The role of any personal representative is to maximise the value of the estate on behalf of the beneficiaries. With this in mind, a valid PPI claim will often form part of the assets of an estate. Without checking whether there is a valid claim for PPI, there is a risk that the personal representatives could be seen as negligent in their duty.
There has been considerable correspondence within the industry, as to what is the position with regards to personal representatives in administrations of estates, and their duty to enquire and establish whether PPI is part of the deceased estate. If it is, it is simply an asset.
The cut-off date of making claims was the 29th August 2019.
However, this has raised the responsibility of personal representatives to check the above.
There have been two policy changes which this may affect any estate whether in its current form, or indeed having been previously wound up without the PPI position being established.
The official receivers office decision to go back on all bankruptcies to the year 2000, to check whether there were any valid PPI claims, that could result in a further payment to any creditors, and the various industry organisations notes which have been provided, which reasonably suggested that the fiduciary responsibility of the official receiver, in trying to maximise the payments to creditors, are similar to that of an executor/personal representative. As such, the requirements to make checks on all relevant estates became clearer, and the exposure to risk of anybody who had acted as a personal representative, in not doing so has increased significantly.
What is the risk to executors who have already administered, or are in the process of administering an estate?
If checks are not carried out prior to the 29th of August 2019, claims could be made by beneficiaries in relation to a failure of the duties of the Personal Representatives. Logistically any to hit the deadline date, any checks will need to have been started in advance, and probably in our experience to the end of June 2019.
Post the 29th August 2019, banks and other financial institutions, who have been held liable for PPI reclaims, will no longer have this liability, so any claim will have to be borne by the Personal Representative and/or their insurers.
The unknown is how these claims will be proven in terms of validity or what is called quantum (this simply means the value of the claim), as the banks will no longer be required to release the information.
The fear is that the view will be taken that because there was a failure to fulfil the full duties as a personal representative, that no proof will be required, and any quantum may reflect the average pay-outs for PPI claims , which currently stands at just over £2,000.
In order to be completely risk averse, personal representatives, or the firms appointed to deal with the administration of the estate, should check every estate that they have manged post the year 2000, to see if there is a valid PPI claim. As mentioned above the reality is that there is a significant unknown in term of how these claims might come about, be proven or quantified, so some may be prepared to take the risk on.
Prior to the official receiver’s, the markets view was driven by why should a personal representative be required to go beyond what the deceased had done during their lifetime? Therefore, if they hadn’t made a PPI claim whilst they were alive, why would a reasonable personal representative be expected to do so, this may hold, but it has not yet been challenged, or otherwise against a claim hence the unknown, we will be very surprised if during the course of this year, this challenge is not made, so that the common law relating to personal representatives, or their advisors duty to check PPI claims will be established.
We as a company have always taken the view, that every estate should check the PPI position.

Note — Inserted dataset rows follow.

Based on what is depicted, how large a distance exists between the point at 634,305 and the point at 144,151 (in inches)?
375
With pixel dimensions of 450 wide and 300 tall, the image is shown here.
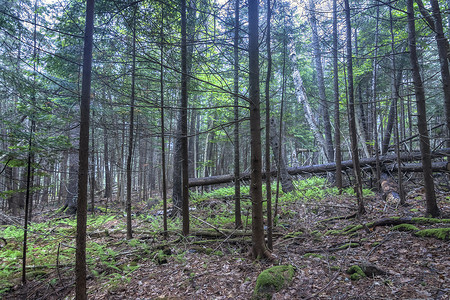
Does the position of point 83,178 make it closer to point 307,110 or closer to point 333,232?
point 333,232

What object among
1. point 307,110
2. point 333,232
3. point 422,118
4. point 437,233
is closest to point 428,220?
point 437,233

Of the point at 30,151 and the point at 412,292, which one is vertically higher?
the point at 30,151

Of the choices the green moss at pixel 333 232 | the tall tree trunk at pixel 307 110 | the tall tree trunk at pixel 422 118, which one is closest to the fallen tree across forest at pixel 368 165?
the tall tree trunk at pixel 307 110

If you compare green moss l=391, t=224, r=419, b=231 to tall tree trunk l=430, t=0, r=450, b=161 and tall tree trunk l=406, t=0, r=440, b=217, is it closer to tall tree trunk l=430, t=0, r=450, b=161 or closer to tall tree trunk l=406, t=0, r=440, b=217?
tall tree trunk l=406, t=0, r=440, b=217

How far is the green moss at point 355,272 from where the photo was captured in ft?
13.0

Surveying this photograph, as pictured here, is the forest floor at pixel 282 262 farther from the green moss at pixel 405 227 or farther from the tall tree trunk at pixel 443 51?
the tall tree trunk at pixel 443 51

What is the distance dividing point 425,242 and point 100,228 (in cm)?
1024

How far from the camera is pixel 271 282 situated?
156 inches

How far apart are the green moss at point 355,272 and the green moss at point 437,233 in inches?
76.7

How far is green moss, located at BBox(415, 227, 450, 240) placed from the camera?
15.0ft

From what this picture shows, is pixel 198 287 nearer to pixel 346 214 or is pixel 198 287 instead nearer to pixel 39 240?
pixel 346 214

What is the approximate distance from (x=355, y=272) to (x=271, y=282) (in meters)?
1.50

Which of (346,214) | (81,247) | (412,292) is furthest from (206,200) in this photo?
(412,292)

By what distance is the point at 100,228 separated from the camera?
30.9ft
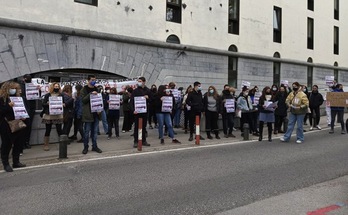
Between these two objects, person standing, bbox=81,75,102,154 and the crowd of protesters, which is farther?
person standing, bbox=81,75,102,154

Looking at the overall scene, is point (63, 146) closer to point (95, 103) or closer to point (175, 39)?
point (95, 103)

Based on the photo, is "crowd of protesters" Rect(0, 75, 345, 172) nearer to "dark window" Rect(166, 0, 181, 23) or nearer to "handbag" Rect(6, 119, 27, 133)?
"handbag" Rect(6, 119, 27, 133)

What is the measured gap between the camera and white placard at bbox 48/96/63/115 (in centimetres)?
873

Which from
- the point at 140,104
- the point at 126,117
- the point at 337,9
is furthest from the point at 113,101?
the point at 337,9

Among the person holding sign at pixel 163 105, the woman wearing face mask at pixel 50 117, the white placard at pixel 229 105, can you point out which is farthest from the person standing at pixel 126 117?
the white placard at pixel 229 105

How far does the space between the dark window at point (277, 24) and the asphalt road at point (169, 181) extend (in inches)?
660

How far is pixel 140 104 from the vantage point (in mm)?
9219

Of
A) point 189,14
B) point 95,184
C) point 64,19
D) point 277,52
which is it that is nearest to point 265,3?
point 277,52

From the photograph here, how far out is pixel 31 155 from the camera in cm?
838

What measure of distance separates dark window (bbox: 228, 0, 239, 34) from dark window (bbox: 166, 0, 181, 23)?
13.6 feet

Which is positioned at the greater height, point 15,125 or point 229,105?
point 229,105

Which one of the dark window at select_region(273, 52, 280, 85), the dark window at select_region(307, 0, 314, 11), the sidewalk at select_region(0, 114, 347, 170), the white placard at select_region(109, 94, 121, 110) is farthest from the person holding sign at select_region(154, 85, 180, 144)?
the dark window at select_region(307, 0, 314, 11)

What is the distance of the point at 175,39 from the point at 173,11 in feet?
4.88

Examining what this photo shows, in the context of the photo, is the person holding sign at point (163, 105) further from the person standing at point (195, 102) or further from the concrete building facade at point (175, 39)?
the concrete building facade at point (175, 39)
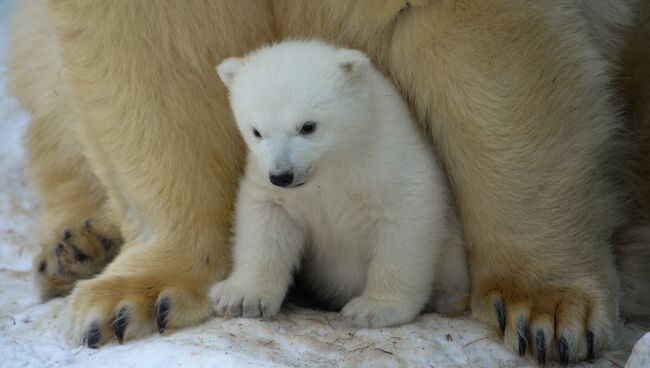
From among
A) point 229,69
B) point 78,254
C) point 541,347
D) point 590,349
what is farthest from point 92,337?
Result: point 590,349

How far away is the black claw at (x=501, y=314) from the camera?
2.82 meters

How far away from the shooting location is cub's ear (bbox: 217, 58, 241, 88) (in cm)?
279

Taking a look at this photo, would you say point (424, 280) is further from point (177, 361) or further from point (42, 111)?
point (42, 111)

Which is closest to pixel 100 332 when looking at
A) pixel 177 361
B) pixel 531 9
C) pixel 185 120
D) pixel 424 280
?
pixel 177 361

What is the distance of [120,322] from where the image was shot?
9.33 ft

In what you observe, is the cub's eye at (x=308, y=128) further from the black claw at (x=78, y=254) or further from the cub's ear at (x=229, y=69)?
the black claw at (x=78, y=254)

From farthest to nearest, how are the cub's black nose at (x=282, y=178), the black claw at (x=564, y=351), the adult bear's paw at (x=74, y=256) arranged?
the adult bear's paw at (x=74, y=256) → the black claw at (x=564, y=351) → the cub's black nose at (x=282, y=178)

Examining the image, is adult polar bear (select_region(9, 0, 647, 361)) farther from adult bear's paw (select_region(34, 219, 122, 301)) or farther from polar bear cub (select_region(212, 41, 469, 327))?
adult bear's paw (select_region(34, 219, 122, 301))

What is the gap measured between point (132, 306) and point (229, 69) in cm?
65

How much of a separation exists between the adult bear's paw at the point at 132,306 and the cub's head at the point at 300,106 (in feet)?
1.44

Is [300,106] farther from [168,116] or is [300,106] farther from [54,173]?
[54,173]

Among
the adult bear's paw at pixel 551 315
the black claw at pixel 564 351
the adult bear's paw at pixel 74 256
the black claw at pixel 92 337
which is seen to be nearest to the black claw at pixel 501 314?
the adult bear's paw at pixel 551 315

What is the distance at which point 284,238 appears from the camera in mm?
2867

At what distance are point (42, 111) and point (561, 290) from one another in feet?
6.85
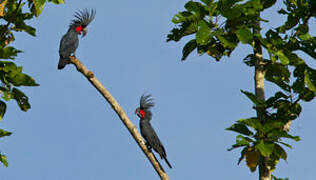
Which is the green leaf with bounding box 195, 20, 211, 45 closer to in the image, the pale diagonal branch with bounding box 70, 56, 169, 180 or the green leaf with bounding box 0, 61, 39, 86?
the pale diagonal branch with bounding box 70, 56, 169, 180

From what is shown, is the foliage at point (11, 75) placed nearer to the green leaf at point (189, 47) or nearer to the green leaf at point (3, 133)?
the green leaf at point (3, 133)

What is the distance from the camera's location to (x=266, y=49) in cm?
567

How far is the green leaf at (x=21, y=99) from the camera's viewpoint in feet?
23.0

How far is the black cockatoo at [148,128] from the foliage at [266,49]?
388 centimetres

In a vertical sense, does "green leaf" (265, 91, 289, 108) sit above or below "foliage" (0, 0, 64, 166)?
below

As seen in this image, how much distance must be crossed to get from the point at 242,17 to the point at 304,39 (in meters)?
0.85

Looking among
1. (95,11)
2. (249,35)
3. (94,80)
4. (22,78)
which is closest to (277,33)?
(249,35)

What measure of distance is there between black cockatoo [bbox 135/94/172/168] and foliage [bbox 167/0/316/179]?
3880 millimetres

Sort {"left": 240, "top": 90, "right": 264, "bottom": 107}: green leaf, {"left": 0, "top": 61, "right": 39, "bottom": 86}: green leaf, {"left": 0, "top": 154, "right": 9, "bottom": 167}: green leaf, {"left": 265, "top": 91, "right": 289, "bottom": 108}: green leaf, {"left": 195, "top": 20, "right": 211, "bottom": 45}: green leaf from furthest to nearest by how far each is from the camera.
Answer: {"left": 0, "top": 154, "right": 9, "bottom": 167}: green leaf → {"left": 0, "top": 61, "right": 39, "bottom": 86}: green leaf → {"left": 265, "top": 91, "right": 289, "bottom": 108}: green leaf → {"left": 240, "top": 90, "right": 264, "bottom": 107}: green leaf → {"left": 195, "top": 20, "right": 211, "bottom": 45}: green leaf

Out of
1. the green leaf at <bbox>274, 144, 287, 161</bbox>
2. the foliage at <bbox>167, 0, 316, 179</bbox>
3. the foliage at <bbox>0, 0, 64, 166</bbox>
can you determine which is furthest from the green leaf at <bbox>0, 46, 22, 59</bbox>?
the green leaf at <bbox>274, 144, 287, 161</bbox>

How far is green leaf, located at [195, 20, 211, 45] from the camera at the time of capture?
5.13 metres

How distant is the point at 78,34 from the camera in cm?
1166

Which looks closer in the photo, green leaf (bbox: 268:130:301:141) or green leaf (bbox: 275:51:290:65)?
green leaf (bbox: 268:130:301:141)

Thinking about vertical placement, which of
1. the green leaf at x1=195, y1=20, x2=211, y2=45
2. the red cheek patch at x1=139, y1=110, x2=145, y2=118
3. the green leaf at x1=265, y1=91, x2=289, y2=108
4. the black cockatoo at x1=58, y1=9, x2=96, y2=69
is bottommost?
the green leaf at x1=265, y1=91, x2=289, y2=108
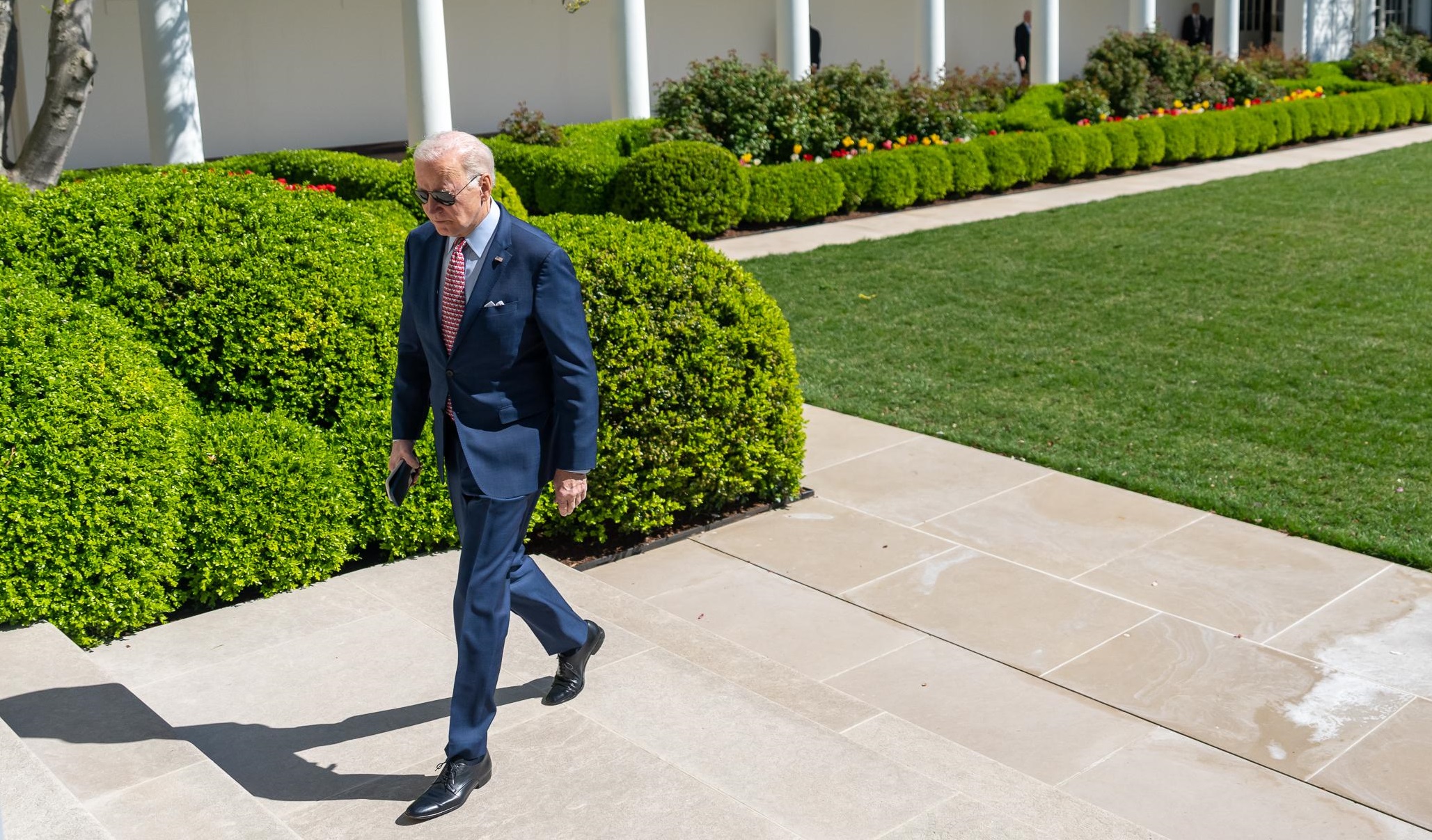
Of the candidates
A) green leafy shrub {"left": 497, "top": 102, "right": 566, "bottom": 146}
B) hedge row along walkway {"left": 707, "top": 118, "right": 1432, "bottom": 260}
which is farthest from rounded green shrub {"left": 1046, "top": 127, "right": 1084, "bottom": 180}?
green leafy shrub {"left": 497, "top": 102, "right": 566, "bottom": 146}

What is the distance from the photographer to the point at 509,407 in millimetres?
→ 3645

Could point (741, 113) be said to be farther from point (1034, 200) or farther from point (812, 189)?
point (1034, 200)

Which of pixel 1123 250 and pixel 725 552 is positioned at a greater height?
pixel 1123 250

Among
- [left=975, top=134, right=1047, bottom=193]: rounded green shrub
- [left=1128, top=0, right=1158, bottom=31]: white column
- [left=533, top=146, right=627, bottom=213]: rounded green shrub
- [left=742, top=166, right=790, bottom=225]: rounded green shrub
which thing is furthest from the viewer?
[left=1128, top=0, right=1158, bottom=31]: white column

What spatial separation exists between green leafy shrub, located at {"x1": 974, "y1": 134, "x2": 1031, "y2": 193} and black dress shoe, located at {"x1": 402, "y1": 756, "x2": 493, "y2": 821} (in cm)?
1337

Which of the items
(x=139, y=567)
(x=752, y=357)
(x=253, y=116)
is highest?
(x=253, y=116)

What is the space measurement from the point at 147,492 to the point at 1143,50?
18279 mm

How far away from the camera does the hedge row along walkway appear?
43.7ft

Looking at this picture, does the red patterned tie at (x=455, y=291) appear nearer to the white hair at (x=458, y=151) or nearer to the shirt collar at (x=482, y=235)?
the shirt collar at (x=482, y=235)

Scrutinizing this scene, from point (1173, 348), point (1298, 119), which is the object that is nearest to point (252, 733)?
point (1173, 348)

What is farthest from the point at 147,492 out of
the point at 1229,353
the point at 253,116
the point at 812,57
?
the point at 812,57

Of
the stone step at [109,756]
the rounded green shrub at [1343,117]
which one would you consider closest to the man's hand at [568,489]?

We believe it is a duty of the personal representatives, or the firms instructed on behalf of the representatives, to challenge for this information.
It is our experience that PPI claims in estate administrations are very much on the low side, owing to the fact that it is very difficult to obtain the basic information required for financial institutions to make their checks. However, during the past number of years this has become easier, as the banks have adopted systems where only the basic information concerning the deceased would be required to make the appropriate checks, as to any accounts that the deceased may have held or enclosed during the later years of their life.
How do we envision claims management companies adapting once the deadline has now passed? How will this affect estate administration providers, executors or administrators?
Again, there have been several organisations who have produced briefing notes, but claim management companies, after the 29th August 2019, may change their focus to pursuing outstanding claims on behalf of beneficiaries against the fiduciaries involved. The potential argument might be that the fiduciaries, and their advisors, would have been expected to investigate whether estates were entitled to compensation or not.